We are composed mostly of water—molecules consisting of an oxygen atom bound to two hydrogen atoms. Each hydrogen atom has a single proton in its nucleus. The intrinsic spin of the proton is ±ℏ/2, and there is a small magnetic field associated with each proton. The magnetic field has a north and south pole (Chapter 4, Figure 10), and when we place the water molecule in an external magnetic field, the hydrogen atom’s proton points either in the same direction as the applied field (that is, its north pole points up while the lab magnetic field does likewise) or in the opposite direction (its north pole points down while the external field’s north pole points up). The proton in the nucleus has a series of available quantum levels, just as the electron has its own series of possible states. If the proton’s magnetic field is in the same direction as the external magnetic field, it is in a lower energy state.

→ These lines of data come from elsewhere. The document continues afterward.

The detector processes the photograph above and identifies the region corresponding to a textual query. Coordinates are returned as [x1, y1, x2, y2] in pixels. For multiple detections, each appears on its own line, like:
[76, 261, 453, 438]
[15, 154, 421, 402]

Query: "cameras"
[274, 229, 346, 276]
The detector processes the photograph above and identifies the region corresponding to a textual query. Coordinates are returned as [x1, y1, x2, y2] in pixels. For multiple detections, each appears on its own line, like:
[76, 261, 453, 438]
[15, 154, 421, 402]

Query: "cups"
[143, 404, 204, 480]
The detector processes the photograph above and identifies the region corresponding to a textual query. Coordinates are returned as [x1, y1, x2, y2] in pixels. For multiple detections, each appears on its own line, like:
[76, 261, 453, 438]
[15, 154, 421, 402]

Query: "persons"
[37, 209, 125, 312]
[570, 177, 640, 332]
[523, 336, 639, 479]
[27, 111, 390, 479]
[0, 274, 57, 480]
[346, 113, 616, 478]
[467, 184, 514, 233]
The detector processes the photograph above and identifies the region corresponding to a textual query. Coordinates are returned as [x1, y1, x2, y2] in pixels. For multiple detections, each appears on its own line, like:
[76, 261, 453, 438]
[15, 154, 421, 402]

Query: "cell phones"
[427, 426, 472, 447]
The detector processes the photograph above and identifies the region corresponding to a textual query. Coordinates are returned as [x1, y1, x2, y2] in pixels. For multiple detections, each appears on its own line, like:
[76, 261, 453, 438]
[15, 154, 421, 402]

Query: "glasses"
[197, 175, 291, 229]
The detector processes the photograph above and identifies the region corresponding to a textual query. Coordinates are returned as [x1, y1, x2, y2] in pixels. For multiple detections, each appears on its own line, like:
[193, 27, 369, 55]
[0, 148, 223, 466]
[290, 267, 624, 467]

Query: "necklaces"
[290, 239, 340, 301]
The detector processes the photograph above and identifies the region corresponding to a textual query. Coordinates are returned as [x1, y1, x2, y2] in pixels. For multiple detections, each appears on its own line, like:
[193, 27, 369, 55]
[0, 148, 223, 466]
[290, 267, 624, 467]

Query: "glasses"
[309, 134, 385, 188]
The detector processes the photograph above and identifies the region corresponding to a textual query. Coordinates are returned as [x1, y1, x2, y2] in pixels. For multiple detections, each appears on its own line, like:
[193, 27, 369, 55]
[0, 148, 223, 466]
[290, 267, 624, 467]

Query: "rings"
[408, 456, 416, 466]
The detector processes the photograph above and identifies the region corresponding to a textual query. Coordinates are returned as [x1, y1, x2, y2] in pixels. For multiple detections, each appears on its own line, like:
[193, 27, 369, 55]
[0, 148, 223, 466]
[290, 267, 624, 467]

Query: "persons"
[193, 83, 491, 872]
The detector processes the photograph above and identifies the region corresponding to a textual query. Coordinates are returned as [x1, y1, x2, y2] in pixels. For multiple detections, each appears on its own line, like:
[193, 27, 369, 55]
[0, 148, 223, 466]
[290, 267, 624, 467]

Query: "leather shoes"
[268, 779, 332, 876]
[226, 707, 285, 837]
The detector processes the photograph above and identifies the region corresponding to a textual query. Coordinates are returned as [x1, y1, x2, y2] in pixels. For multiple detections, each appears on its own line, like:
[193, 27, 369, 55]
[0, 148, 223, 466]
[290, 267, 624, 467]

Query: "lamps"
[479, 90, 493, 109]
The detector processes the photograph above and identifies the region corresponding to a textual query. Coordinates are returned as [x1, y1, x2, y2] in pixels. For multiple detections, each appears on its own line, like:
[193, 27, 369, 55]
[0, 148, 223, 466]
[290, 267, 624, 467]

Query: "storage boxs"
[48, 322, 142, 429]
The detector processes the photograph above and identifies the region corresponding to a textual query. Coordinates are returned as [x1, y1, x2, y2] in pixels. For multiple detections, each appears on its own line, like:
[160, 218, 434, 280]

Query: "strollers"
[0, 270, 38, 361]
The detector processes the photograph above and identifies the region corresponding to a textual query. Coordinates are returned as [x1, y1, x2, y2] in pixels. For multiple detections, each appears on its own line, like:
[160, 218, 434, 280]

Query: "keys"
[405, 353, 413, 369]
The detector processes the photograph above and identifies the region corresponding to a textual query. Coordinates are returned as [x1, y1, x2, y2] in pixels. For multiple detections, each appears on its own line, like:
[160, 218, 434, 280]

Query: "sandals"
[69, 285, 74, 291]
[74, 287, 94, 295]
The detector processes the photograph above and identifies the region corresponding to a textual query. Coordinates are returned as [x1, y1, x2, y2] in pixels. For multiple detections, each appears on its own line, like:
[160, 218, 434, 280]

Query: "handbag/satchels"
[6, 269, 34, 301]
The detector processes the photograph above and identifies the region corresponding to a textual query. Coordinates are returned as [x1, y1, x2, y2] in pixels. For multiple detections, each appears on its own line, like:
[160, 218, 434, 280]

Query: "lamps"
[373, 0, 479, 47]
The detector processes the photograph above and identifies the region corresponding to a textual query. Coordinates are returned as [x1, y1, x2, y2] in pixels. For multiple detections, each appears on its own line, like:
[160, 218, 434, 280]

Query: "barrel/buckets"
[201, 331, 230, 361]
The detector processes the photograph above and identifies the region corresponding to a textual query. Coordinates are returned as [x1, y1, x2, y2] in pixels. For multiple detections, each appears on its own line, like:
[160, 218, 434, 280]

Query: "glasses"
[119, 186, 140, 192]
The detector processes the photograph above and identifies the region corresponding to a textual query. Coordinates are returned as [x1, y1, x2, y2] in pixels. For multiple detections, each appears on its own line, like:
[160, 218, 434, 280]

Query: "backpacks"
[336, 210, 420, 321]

If the proton’s magnet is opposite to the external magnetic field, then it will have a higher energy, as it takes work to rotate it to the lower-energy, aligned configuration. As indicated in Figure 48, the energy level that is occupied by the single proton can thus be split into two energy values by placing the hydrogen atom between the poles of a strong magnet, with the proton’s energy being lower than what we find with no outside field or the energy being higher, depending on whether the proton’s magnetic field points with or against the external field, respectively.
Figure 48:
Sketch of the energy level of a single proton in the nucleus of a hydrogen atom (a) when no outside magnetic field is applied and (b) when a field is present. In the second case the proton’s energy is lowered if its own intrinsic magnetic field points in the same direction as the outside magnet, and the energy is higher if it points in an opposite direction. In this figure the proton is indicated with its spin aligned with the external magnetic field and thus in the lower energy state. If the spin were opposite to the external field, the proton would reside in the higher energy state.
Say a proton is aligned in the same direction as the external magnetic field, in the lower-energy split state (Figure 48b). If I provide energy, in the form of a photon, I can promote the proton to the higher-energy state, which corresponds to the proton’s magnetic field being opposite to the outside magnet. This resonant absorption is entirely analogous to the line spectra (Chapter 5, Figure 13) for electronic energy levels in an atom. In essence the photon provides energy to flip the proton’s internal magnet, from pointing up to pointing down (for example). It is as if I had a top that was spinning clockwise, and with an appropriate pulse of energy I caused its direction to reverse, so that it was now rotating counterclockwise.